### FRAGMENTO DE PÁGINA ###
El hombre no fue hecho para la inmortalidad física. Por eso, su vida, fundamento de su acción y origen de sus derechos, se tiene como el bien más preciado. Además, se proyecta junto con la de los demás en la formación y progreso de la sociedad. Pero, su tiempo es breve, por lo que en la historia se ha pretendido prolongarlo. Gracias a la ciencia se ha logrado bastante. Hoy es más largo que en la antigüedad (poco más de dos décadas), la Edad Media (alrededor de 30 años) o tres cuartos de siglo atrás: en 1950 la esperanza de vida era de 46,5 años. En 2021 se elevó a 71 años (con diferencias notables entre los países). Se hacen esfuerzos para mejorar las cifras, especialmente las de África subsahariana (60 años). Sin embargo, simultáneamente –¡contradicciones del ser humano!– se fabrican armas cada vez más sofisticadas y eficaces para matar.

Tras la catástrofe provocada por los regímenes totalitarios (transpersonalistas), parecía –optimismo excesivo?–  que surgía una sociedad humanista. Pero, descubrimos ahora que en la heredada por nuestro tiempo la vida tiene escaso valor, como si se pudiera prescindir de ella. Todas las muertes mencionadas atrás así lo muestran. En realidad, se quiso fundar una nueva sociedad, sin considerar el papel del espíritu. Como si fuera posible reducir el hombre a materia (ideas, emociones, realizaciones serían producto de procesos biológicos que pueden ser creados por una inteligencia artificial). Es apenas, afirman algunos, el resultado de un accidente –el encuentro azaroso de células procreadoras– y termina con la muerte.  Se puede prescindir de aquel. No es ese el concepto que ha predominado en las grandes civilizaciones. En algunas, como la nuestra, occidental y cristiana, se llegó lejos: el hombre es una creatura racional, dotada de dignidad especial y llamada a un destino trascendente.

Luego de buscar al hombre, la sociedad se deshumaniza. Es la tentación permanente, desde la antigüedad, aún durante el Medioevo y el Renacimiento, modelos distintos de humanismo. Tentación de todos los lugares. Lo muestran las poblaciones arrasadas en las rutas de expansión de los árabes, los mongoles o los europeos, los millones de africanos esclavizados y transportados a través de océanos o desiertos o los millones de judíos sacrificados durante el Holocausto. El hombre, amenazado por cada progreso o los caprichos del poder. Porque –lo supo Adán– el hijo que era “una bendición de Jehová”, se llenó de pasiones destructoras.
###
-- QUÉ HACER --
Vuelve a escribir el fragmento sobre el valor de la vida, empezando en "Luego de buscar" y terminando en "de pasiones destructoras.". Los ítems no tienen nada que ver con el fragmento.
### MATERIAL DE ESTUDIO ###
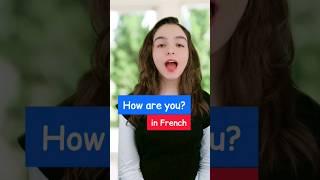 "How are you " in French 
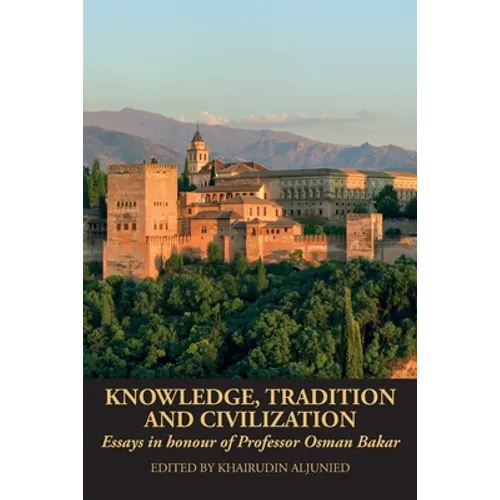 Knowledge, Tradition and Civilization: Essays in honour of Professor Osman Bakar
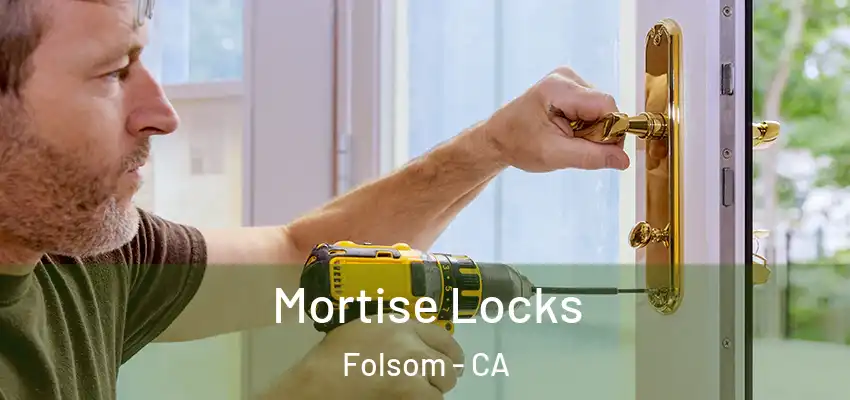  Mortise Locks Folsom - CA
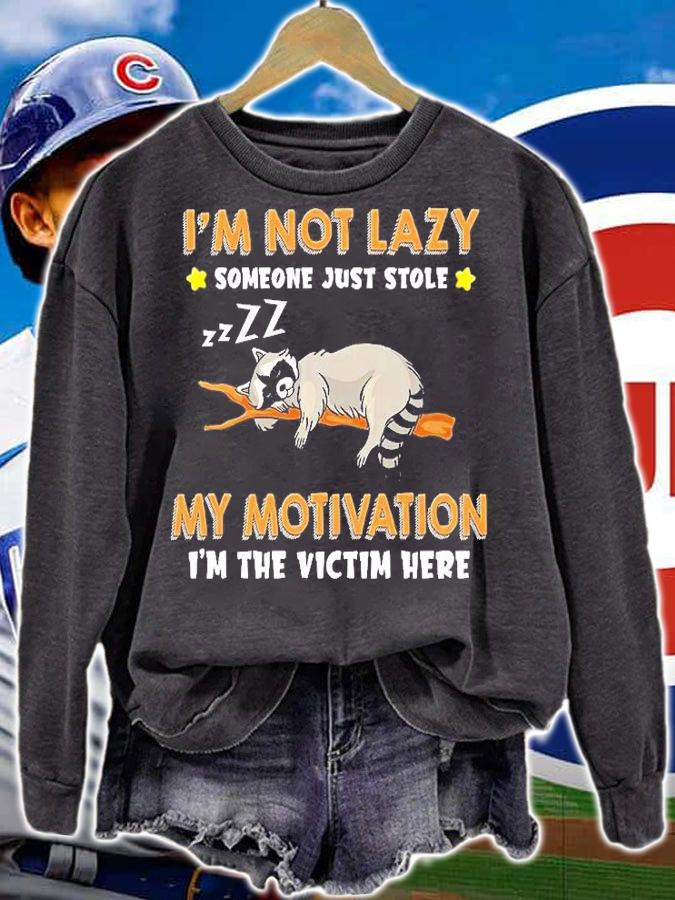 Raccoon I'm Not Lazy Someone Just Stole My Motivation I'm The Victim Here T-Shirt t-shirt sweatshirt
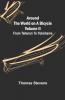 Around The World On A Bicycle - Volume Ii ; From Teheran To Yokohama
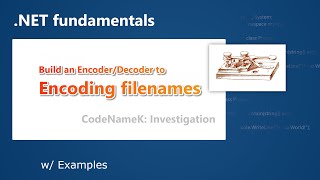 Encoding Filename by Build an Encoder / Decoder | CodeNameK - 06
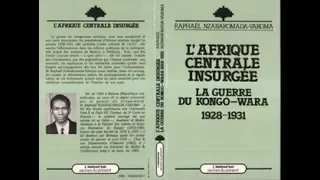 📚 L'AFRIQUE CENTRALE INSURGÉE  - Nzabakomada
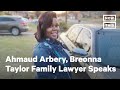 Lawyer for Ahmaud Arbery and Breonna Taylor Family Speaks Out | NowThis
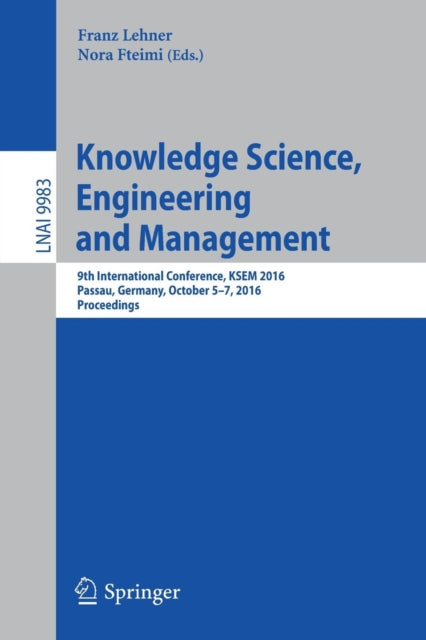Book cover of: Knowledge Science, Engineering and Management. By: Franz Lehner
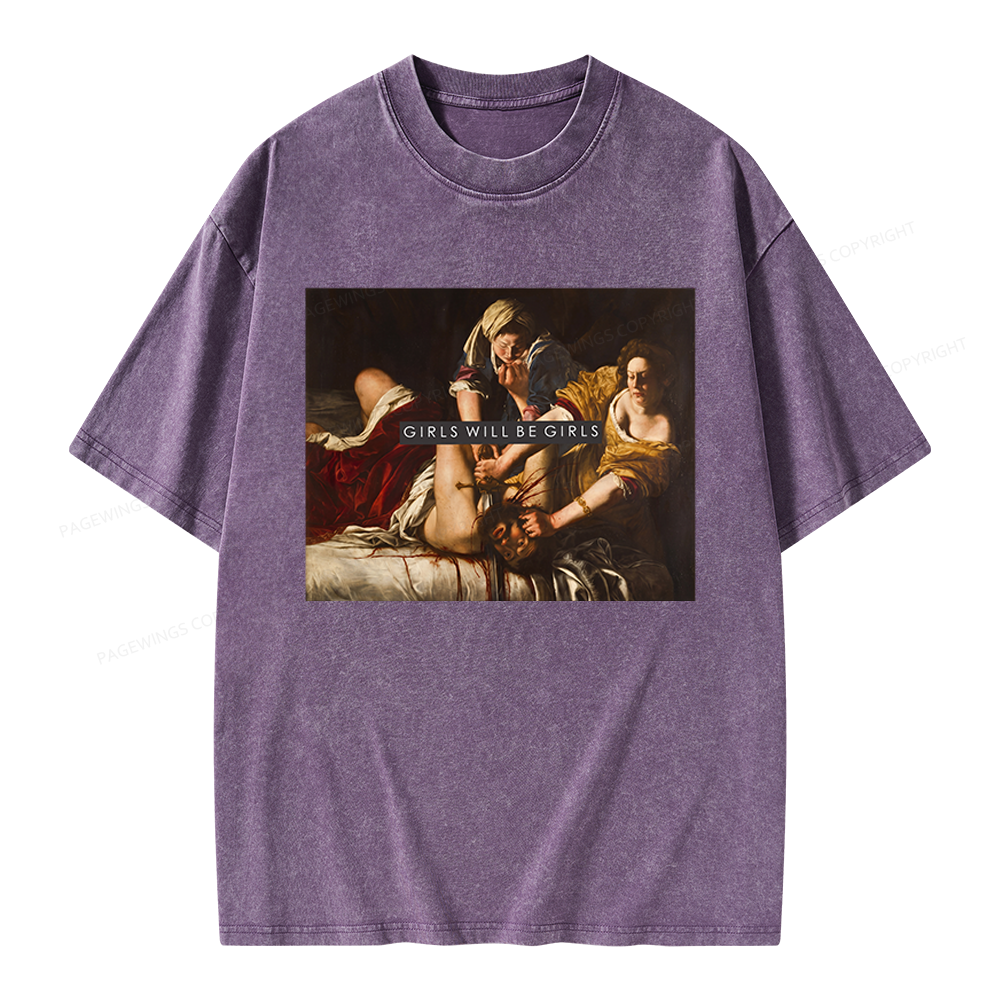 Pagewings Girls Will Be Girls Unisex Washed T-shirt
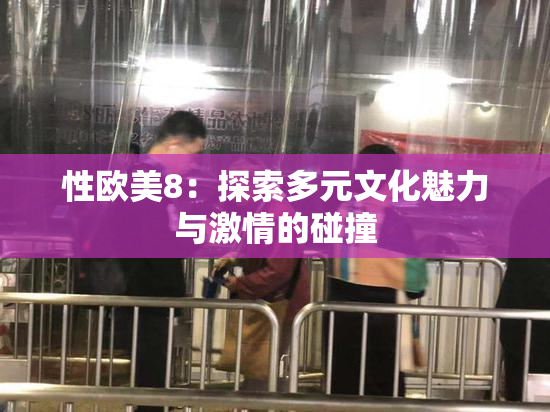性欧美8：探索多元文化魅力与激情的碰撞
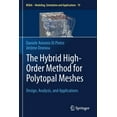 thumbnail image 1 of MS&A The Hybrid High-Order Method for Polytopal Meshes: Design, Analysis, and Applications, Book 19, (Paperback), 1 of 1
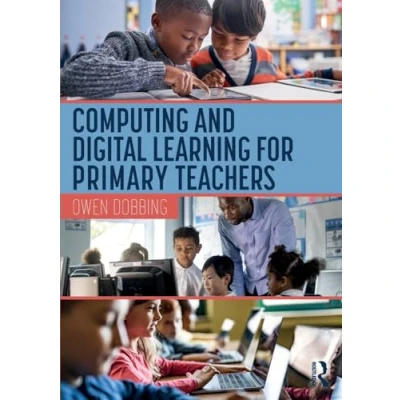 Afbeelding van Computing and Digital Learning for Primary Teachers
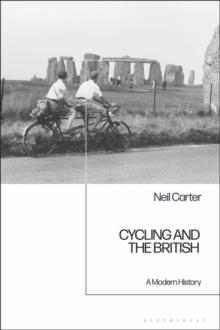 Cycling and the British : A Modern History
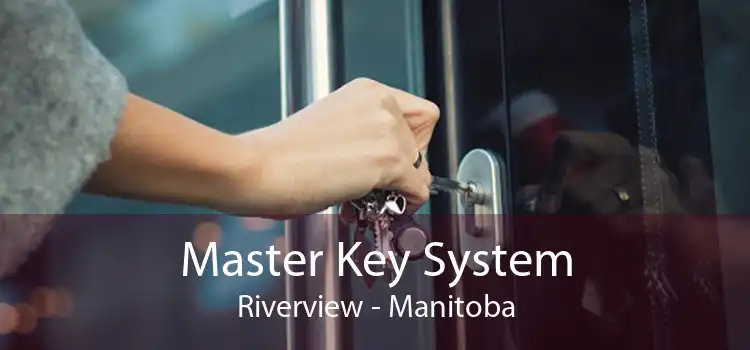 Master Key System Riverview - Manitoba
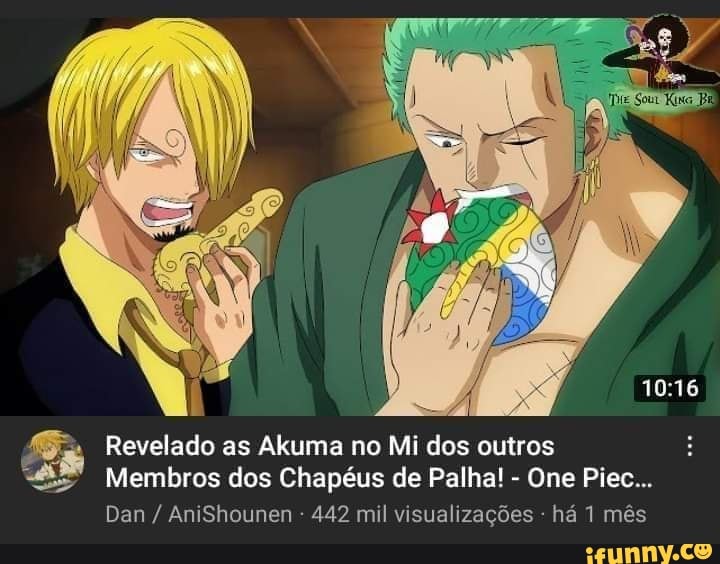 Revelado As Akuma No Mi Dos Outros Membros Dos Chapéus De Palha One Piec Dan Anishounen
###
### MATERIAL DE ESTUDIO ###
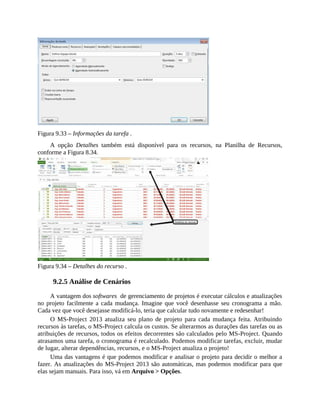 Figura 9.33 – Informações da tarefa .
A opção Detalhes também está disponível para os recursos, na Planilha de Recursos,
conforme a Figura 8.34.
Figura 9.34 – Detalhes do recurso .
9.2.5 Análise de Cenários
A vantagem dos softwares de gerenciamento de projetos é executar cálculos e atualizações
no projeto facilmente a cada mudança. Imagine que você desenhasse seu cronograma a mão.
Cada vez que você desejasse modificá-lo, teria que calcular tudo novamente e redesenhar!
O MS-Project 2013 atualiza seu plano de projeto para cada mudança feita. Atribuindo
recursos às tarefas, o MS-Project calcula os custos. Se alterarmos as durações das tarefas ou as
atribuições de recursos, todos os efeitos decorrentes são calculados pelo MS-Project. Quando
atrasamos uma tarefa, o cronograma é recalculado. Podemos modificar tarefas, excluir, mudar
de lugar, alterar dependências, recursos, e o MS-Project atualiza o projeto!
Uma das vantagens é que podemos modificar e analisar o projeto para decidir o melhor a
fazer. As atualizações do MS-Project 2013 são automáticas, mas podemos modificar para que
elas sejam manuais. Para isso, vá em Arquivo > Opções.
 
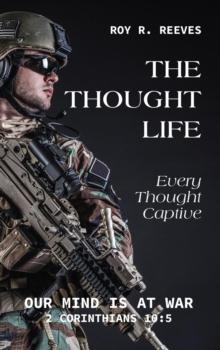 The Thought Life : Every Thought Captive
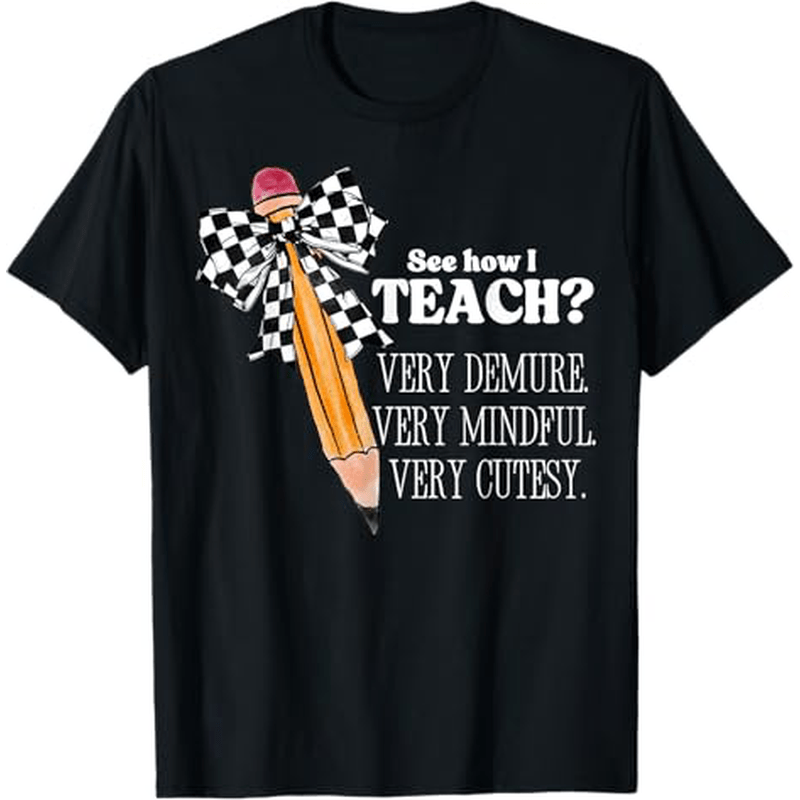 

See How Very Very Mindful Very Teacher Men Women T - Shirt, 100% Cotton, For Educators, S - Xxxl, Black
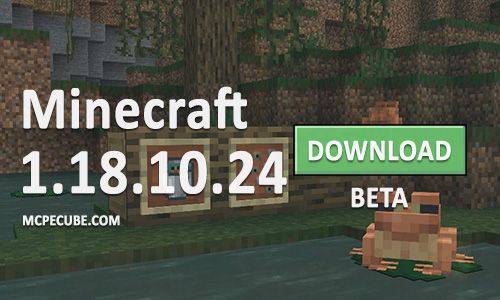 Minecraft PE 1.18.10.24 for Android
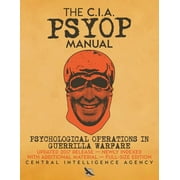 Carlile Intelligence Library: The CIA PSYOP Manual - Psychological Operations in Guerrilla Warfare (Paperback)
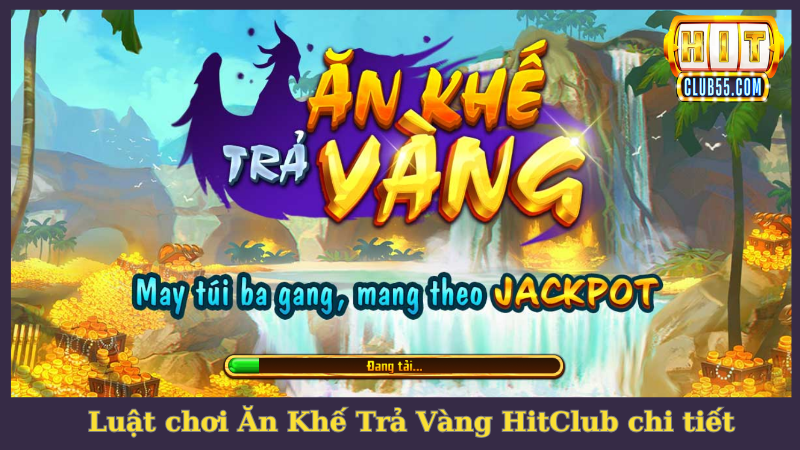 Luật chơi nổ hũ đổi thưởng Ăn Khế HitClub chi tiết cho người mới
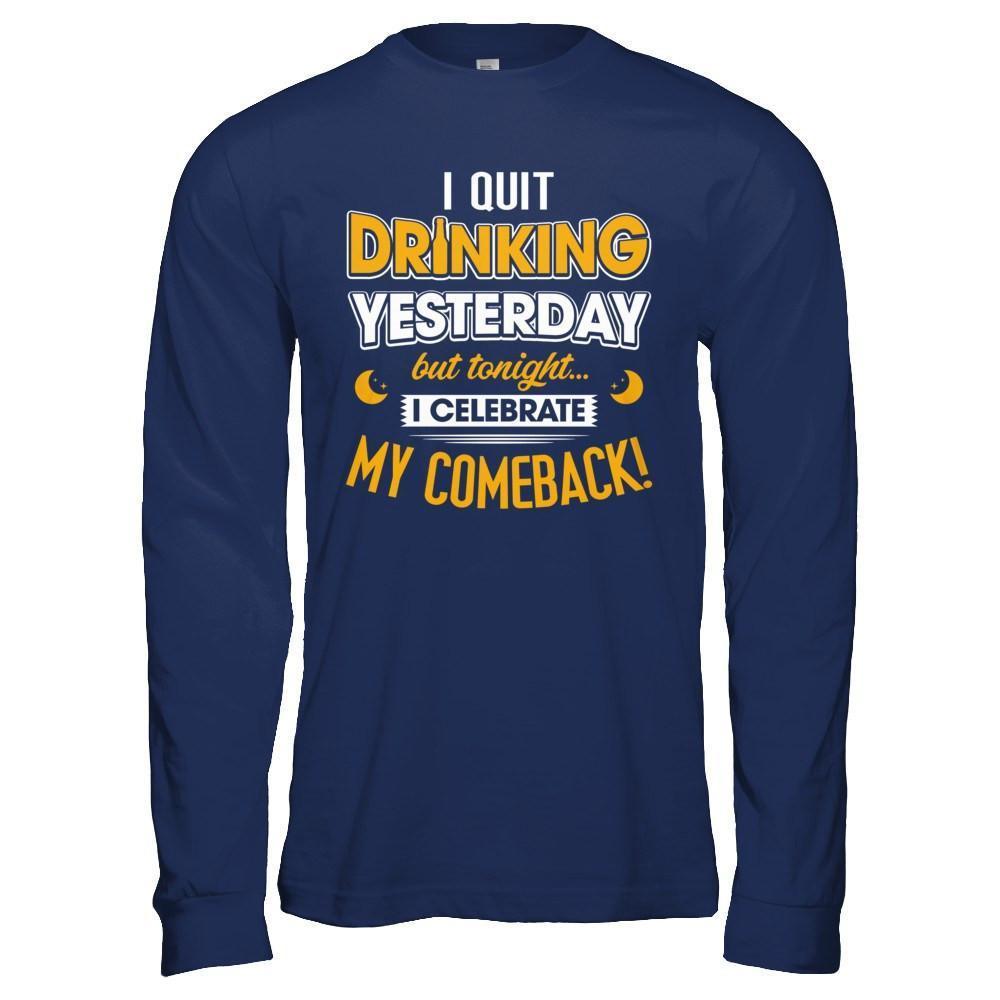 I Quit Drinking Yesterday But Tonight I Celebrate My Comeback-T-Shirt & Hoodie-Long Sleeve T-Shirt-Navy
###
-- TAREA HECHA --
Luego de buscar al hombre, la sociedad se deshumaniza. Es la tentación permanente, desde la antigüedad, aún durante el Medioevo y el Renacimiento, modelos distintos de humanismo. Tentación de todos los lugares. Lo muestran las poblaciones arrasadas en las rutas de expansión de los árabes, los mongoles o los europeos, los millones de africanos esclavizados y transportados a través de océanos o desiertos o los millones de judíos sacrificados durante el Holocausto. El hombre, amenazado por cada progreso o los caprichos del poder. Porque –lo supo Adán– el hijo que era “una bendición de Jehová”, se llenó de pasiones destructoras.